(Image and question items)
══════════════════════════════
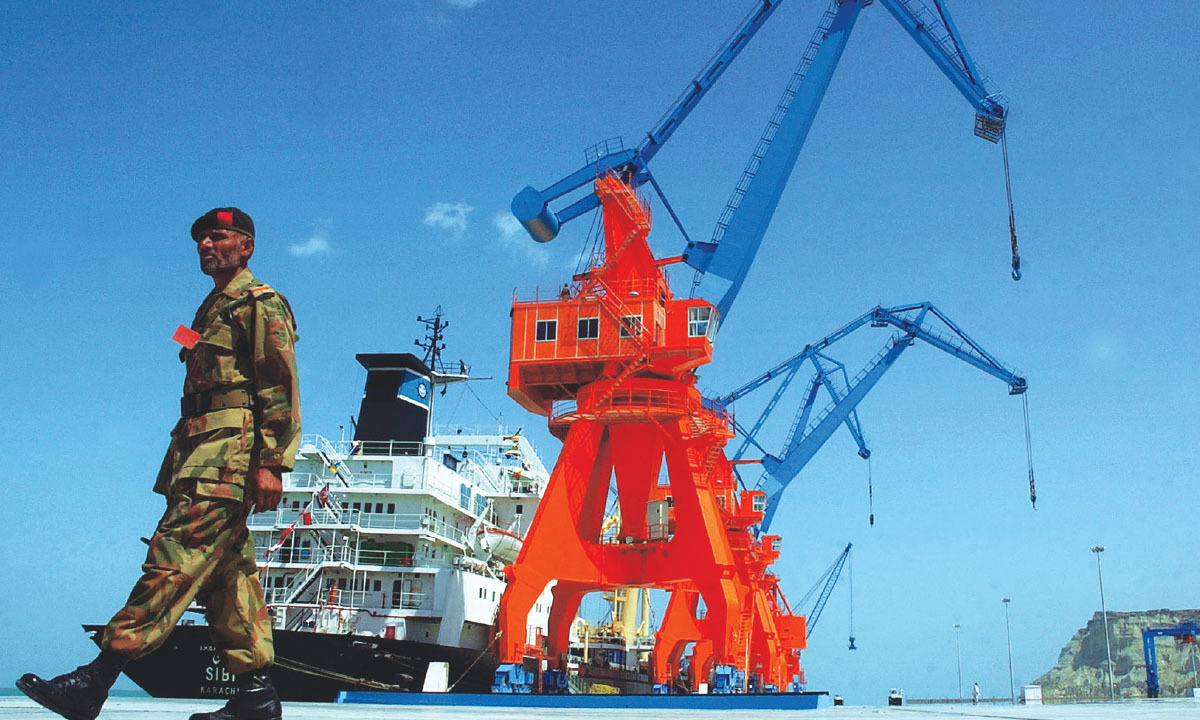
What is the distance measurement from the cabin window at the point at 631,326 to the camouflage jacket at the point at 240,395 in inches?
838

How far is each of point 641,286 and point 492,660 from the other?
12.2 m

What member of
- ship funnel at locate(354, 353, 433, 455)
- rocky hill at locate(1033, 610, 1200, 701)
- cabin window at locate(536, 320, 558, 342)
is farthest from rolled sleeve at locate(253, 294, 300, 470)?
rocky hill at locate(1033, 610, 1200, 701)

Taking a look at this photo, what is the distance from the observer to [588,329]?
2706 cm

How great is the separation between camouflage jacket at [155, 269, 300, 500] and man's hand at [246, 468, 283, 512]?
44mm

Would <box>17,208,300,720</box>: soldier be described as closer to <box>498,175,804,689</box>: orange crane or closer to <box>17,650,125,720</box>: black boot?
<box>17,650,125,720</box>: black boot

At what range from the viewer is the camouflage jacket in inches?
194

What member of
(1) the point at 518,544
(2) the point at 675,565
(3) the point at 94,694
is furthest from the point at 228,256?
(1) the point at 518,544

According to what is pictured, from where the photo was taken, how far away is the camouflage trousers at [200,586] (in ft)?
15.2

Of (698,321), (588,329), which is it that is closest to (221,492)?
(588,329)

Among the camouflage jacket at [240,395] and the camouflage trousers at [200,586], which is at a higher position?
the camouflage jacket at [240,395]

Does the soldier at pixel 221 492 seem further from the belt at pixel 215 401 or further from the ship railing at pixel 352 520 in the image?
the ship railing at pixel 352 520

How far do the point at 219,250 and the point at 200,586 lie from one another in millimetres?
1893

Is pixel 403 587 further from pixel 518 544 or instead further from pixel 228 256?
pixel 228 256

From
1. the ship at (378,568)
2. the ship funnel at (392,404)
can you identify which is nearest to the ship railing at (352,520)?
the ship at (378,568)
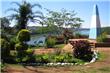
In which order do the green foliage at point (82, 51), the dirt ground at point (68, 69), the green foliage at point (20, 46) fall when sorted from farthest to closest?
the green foliage at point (82, 51) < the green foliage at point (20, 46) < the dirt ground at point (68, 69)

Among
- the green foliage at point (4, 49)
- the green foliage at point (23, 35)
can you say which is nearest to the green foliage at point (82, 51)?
the green foliage at point (23, 35)

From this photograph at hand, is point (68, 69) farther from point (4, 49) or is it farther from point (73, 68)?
point (4, 49)

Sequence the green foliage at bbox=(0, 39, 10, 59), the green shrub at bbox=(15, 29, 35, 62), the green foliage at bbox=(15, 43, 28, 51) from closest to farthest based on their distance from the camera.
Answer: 1. the green foliage at bbox=(0, 39, 10, 59)
2. the green shrub at bbox=(15, 29, 35, 62)
3. the green foliage at bbox=(15, 43, 28, 51)

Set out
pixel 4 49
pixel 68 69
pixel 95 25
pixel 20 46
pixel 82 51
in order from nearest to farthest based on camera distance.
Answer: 1. pixel 68 69
2. pixel 4 49
3. pixel 20 46
4. pixel 82 51
5. pixel 95 25

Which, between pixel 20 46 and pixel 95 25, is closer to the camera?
pixel 20 46

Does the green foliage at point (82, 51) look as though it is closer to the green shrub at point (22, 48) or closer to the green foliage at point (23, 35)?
the green shrub at point (22, 48)

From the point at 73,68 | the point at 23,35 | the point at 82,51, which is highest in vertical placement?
the point at 23,35

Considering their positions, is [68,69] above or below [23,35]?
below

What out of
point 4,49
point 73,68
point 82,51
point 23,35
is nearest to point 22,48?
point 23,35

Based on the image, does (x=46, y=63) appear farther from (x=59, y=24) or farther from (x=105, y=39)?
(x=59, y=24)

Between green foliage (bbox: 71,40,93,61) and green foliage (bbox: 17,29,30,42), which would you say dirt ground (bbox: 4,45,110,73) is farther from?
green foliage (bbox: 17,29,30,42)

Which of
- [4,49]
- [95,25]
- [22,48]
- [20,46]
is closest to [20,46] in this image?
[20,46]

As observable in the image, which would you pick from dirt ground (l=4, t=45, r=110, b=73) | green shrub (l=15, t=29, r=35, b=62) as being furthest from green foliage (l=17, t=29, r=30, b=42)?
dirt ground (l=4, t=45, r=110, b=73)

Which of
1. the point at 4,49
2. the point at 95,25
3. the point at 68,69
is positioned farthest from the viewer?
the point at 95,25
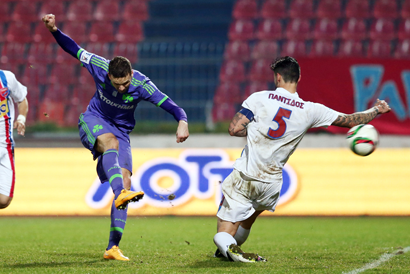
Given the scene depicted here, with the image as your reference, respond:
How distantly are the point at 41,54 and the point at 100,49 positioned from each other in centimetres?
174

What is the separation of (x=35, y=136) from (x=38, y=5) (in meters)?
8.60

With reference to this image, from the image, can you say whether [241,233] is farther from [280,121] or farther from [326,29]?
[326,29]

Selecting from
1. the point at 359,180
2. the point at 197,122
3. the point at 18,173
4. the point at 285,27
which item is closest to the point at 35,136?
the point at 18,173

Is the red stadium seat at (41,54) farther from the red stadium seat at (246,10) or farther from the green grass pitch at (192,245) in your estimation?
the red stadium seat at (246,10)

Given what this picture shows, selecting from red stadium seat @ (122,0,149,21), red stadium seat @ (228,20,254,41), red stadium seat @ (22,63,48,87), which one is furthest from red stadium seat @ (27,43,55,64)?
red stadium seat @ (228,20,254,41)

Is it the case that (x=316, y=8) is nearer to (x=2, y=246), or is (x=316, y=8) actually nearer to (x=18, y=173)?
(x=18, y=173)

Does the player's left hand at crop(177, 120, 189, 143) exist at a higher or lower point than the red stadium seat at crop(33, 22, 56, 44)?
lower

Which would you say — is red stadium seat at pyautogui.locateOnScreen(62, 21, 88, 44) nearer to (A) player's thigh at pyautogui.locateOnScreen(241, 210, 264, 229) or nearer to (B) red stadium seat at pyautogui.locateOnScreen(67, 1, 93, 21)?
(B) red stadium seat at pyautogui.locateOnScreen(67, 1, 93, 21)

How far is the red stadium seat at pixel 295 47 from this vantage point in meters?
15.2

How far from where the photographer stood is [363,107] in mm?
10695

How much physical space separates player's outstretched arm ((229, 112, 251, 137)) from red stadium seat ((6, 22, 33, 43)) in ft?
45.7

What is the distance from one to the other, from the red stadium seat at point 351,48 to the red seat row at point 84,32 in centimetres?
644

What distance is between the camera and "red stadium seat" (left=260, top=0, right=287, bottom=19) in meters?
16.8

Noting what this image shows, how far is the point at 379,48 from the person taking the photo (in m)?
14.8
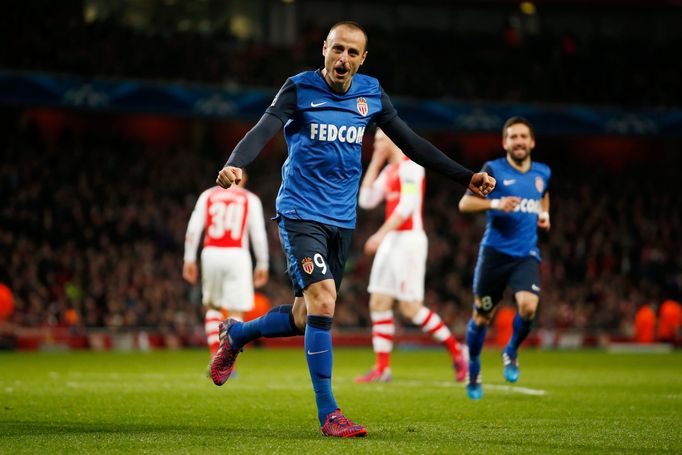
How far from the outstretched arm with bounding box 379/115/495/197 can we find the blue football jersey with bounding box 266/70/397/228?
0.26 m

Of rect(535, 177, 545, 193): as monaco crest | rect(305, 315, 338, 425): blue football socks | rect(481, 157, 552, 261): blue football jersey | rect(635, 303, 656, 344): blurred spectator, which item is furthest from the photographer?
rect(635, 303, 656, 344): blurred spectator

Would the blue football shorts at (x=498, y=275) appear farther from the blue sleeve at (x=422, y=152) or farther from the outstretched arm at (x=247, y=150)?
the outstretched arm at (x=247, y=150)

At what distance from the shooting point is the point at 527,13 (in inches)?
1501

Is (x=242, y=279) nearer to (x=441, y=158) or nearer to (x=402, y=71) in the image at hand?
(x=441, y=158)

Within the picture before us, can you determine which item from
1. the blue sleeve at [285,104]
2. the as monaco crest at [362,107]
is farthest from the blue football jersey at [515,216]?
the blue sleeve at [285,104]

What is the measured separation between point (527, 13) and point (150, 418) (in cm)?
3292

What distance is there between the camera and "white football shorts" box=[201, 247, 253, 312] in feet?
42.8

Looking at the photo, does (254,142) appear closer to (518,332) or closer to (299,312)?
(299,312)

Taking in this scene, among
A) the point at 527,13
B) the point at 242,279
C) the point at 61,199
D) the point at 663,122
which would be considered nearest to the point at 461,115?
the point at 663,122

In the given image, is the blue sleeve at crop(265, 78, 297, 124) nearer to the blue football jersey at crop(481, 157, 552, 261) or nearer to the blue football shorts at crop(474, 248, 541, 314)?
the blue football jersey at crop(481, 157, 552, 261)

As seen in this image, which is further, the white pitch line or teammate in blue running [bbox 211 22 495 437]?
the white pitch line

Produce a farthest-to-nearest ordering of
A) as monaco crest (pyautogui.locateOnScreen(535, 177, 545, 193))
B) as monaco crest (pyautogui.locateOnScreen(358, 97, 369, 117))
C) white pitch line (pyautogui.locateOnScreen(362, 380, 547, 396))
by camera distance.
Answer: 1. white pitch line (pyautogui.locateOnScreen(362, 380, 547, 396))
2. as monaco crest (pyautogui.locateOnScreen(535, 177, 545, 193))
3. as monaco crest (pyautogui.locateOnScreen(358, 97, 369, 117))

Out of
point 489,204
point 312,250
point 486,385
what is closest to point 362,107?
point 312,250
══════════════════════════════
Lay out the stretch of the items above from the line containing "As seen in this" through the end of the items as a Markdown table, leaving out blank lines. Use two columns: "Row" for the row number and "Line" for the line itself.

| Row | Line |
|---|---|
| 1 | As seen in this image, which is further, the white pitch line or teammate in blue running [bbox 211 22 495 437]? |
| 2 | the white pitch line |
| 3 | Produce a farthest-to-nearest ordering of |
| 4 | A) as monaco crest (pyautogui.locateOnScreen(535, 177, 545, 193)) |
| 5 | B) as monaco crest (pyautogui.locateOnScreen(358, 97, 369, 117)) |
| 6 | C) white pitch line (pyautogui.locateOnScreen(362, 380, 547, 396)) |
| 7 | by camera distance. |
| 8 | Answer: 1. white pitch line (pyautogui.locateOnScreen(362, 380, 547, 396)) |
| 9 | 2. as monaco crest (pyautogui.locateOnScreen(535, 177, 545, 193)) |
| 10 | 3. as monaco crest (pyautogui.locateOnScreen(358, 97, 369, 117)) |
| 11 | Out of |
| 12 | point 489,204 |
| 13 | point 312,250 |
| 14 | point 486,385 |
| 15 | what is closest to point 362,107? |
| 16 | point 312,250 |